Tomorrow I leave for the East Coast for a few weeks, and I have no intention of posting. Maybe a poem every now and again, we’ll see. Before I leave, however, I want to share something I found encouraging.
Pastor Sam Crabtree (author of Practicing Affirmation, one of my all time favorite Christian living books) and I sat down the other day to talk about the BBC Shepherd Group which I lead. Sam just became our overseeing elder, and so I was able to introduce him to the group and hear his heart for us. It was good.
Toward the end of our time I asked him what he expects of me as a small group leader, and he said something I thought was profound. He told me that my gift, my strength, the advantage that I have over him in this situation, is thereness. I am not as wise or experienced or mature or articulate or pastoral as Pastor Sam, but I am there, every week, with my group, and he is not. And for Sam, that counts for something.
I’m not sure I’d ever thought about that before. This extends to the whole church, this gift of thereness. Unless you suddenly find yourself the protagonist in a robinsonade, you have been gifted with thereness for someone else’s benefit, to be a blessing. People need good teaching/preaching, wise counselors, just authorities, and a whole host of other things, but they also need someone to just be there for them, and you can do that.

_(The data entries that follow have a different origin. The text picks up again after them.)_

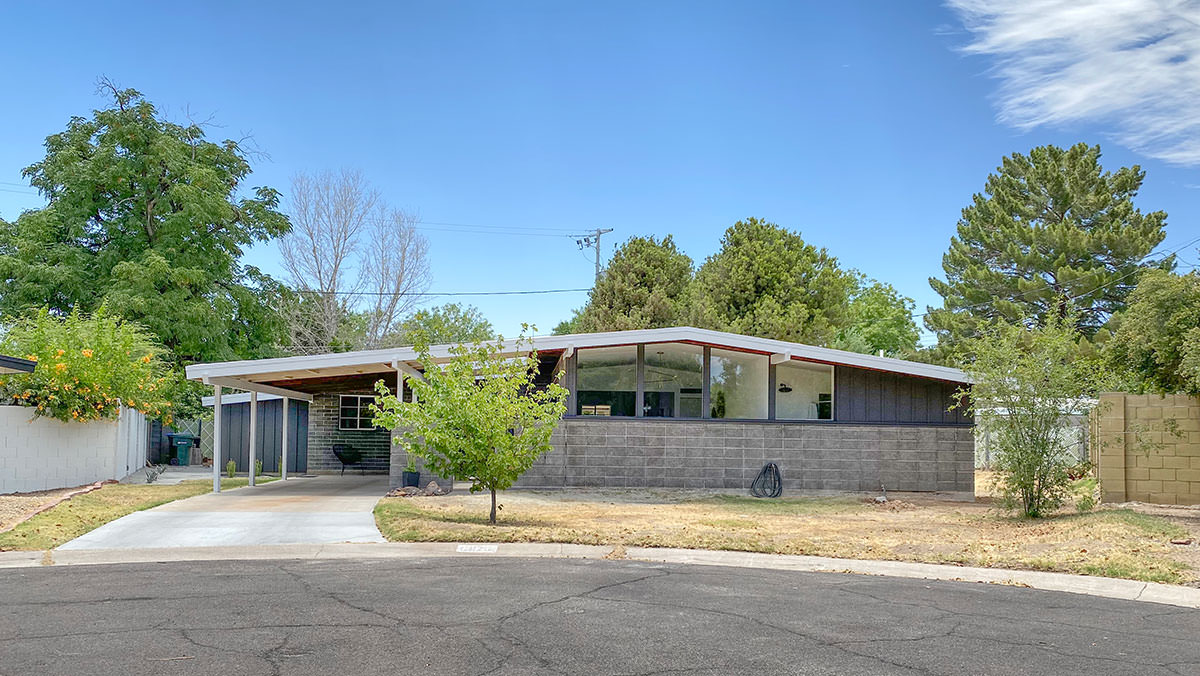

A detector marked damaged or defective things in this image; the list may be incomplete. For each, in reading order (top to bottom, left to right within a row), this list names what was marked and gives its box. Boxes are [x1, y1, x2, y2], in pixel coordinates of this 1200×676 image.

cracked asphalt road [0, 556, 1192, 672]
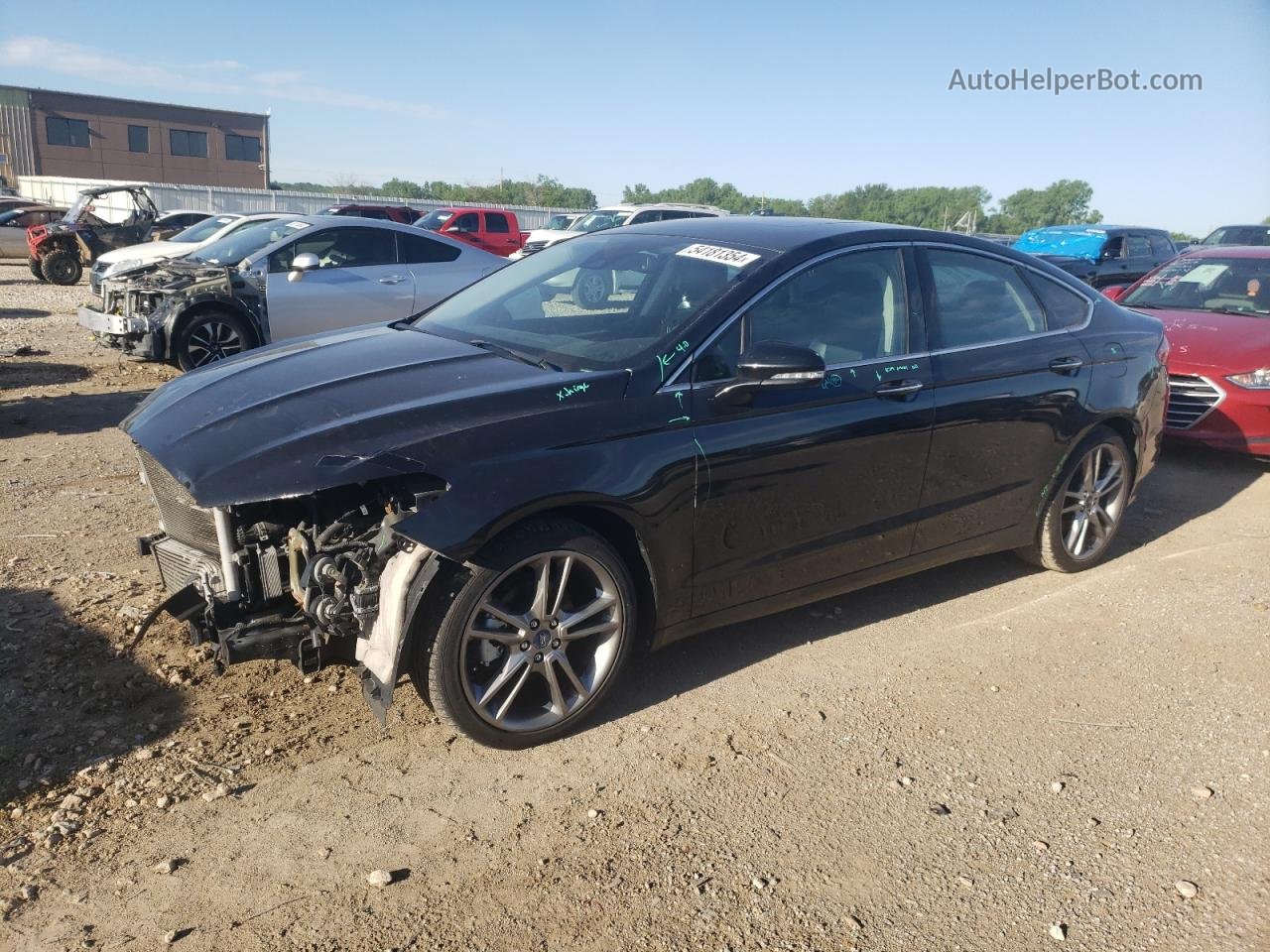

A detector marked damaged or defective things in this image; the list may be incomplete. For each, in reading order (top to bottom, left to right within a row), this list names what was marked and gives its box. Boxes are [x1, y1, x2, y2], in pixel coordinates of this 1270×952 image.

torn bumper cover [78, 306, 164, 360]
damaged front end of car [132, 449, 449, 721]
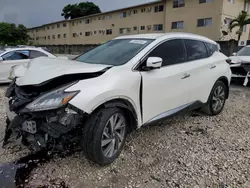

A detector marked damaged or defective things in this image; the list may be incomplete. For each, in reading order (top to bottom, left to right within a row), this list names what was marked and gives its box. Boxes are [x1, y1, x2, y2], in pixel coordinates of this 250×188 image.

crumpled hood [16, 56, 112, 86]
broken headlight [25, 82, 78, 111]
damaged white suv [3, 33, 231, 165]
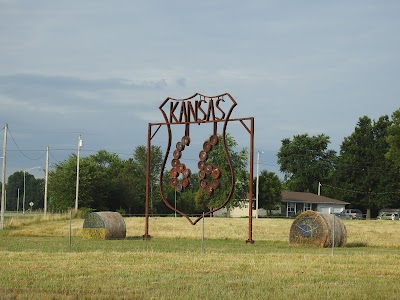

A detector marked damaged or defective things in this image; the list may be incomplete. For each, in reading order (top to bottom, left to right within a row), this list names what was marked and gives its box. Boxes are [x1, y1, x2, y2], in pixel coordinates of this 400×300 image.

rusty metal sculpture [145, 92, 256, 243]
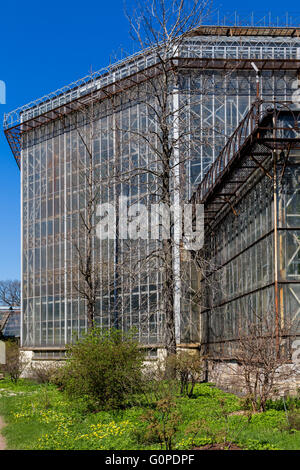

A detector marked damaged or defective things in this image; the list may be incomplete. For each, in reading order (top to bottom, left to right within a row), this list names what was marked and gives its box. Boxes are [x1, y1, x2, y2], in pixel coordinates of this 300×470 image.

rusty metal structure [3, 23, 300, 358]
rusty metal structure [195, 100, 300, 356]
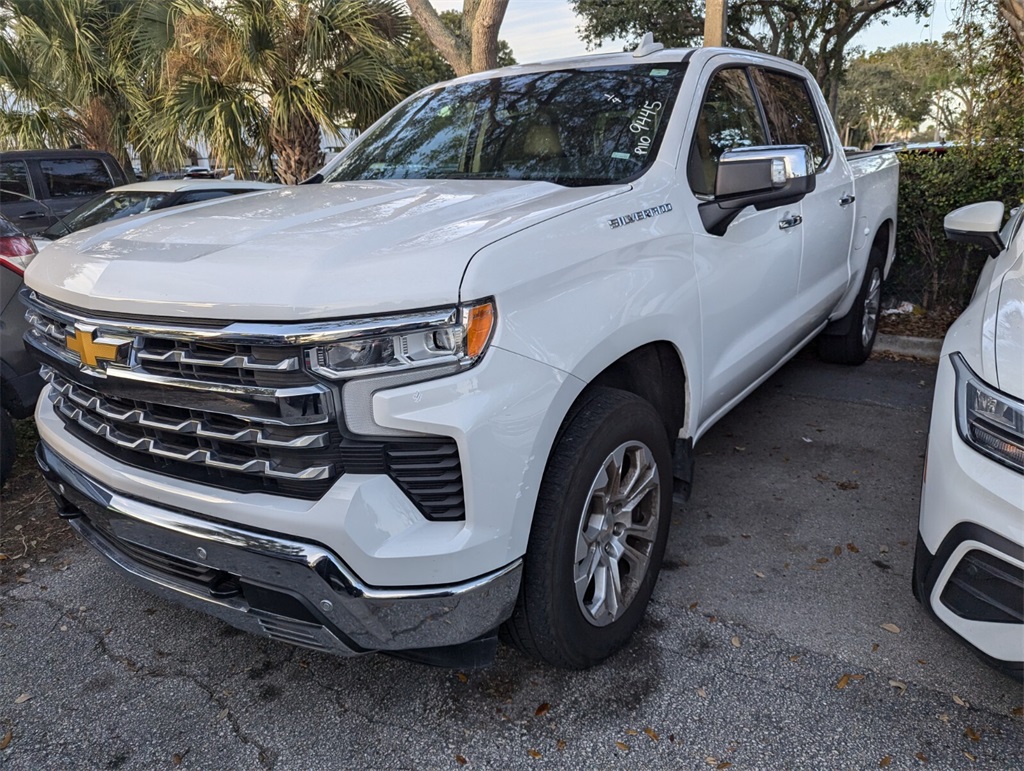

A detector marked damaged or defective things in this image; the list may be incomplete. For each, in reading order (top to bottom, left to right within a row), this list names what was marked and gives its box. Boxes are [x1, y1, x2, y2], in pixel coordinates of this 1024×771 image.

cracked pavement [2, 352, 1024, 765]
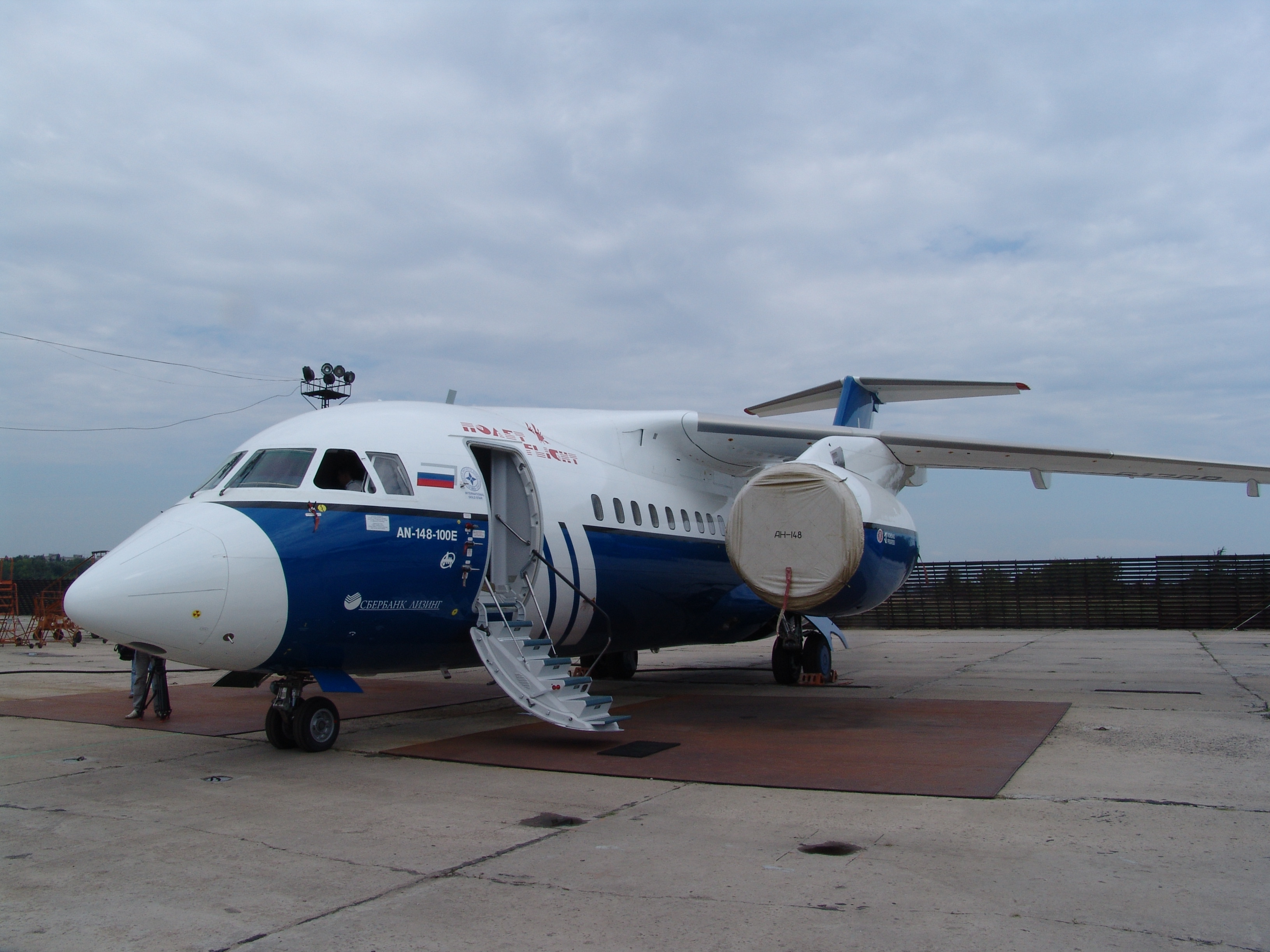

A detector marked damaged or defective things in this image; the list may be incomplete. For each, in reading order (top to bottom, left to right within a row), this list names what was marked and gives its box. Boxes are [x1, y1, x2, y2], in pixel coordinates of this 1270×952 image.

rusty metal plate on ground [0, 680, 505, 741]
rusty metal plate on ground [381, 695, 1067, 802]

I think this is amazing- God has created a need in the greatest of us which can be met by the least of us. How well this ties the body together! I don’t need to be paralyzed by my own insecurities when it comes to comforting and encouraging a much older brother in the faith. I can just be there for that brother, and God is building his church. Anybody can do it; everybody should. There’s a brother or sister in your local body who needs you to exercise your gift of thereness.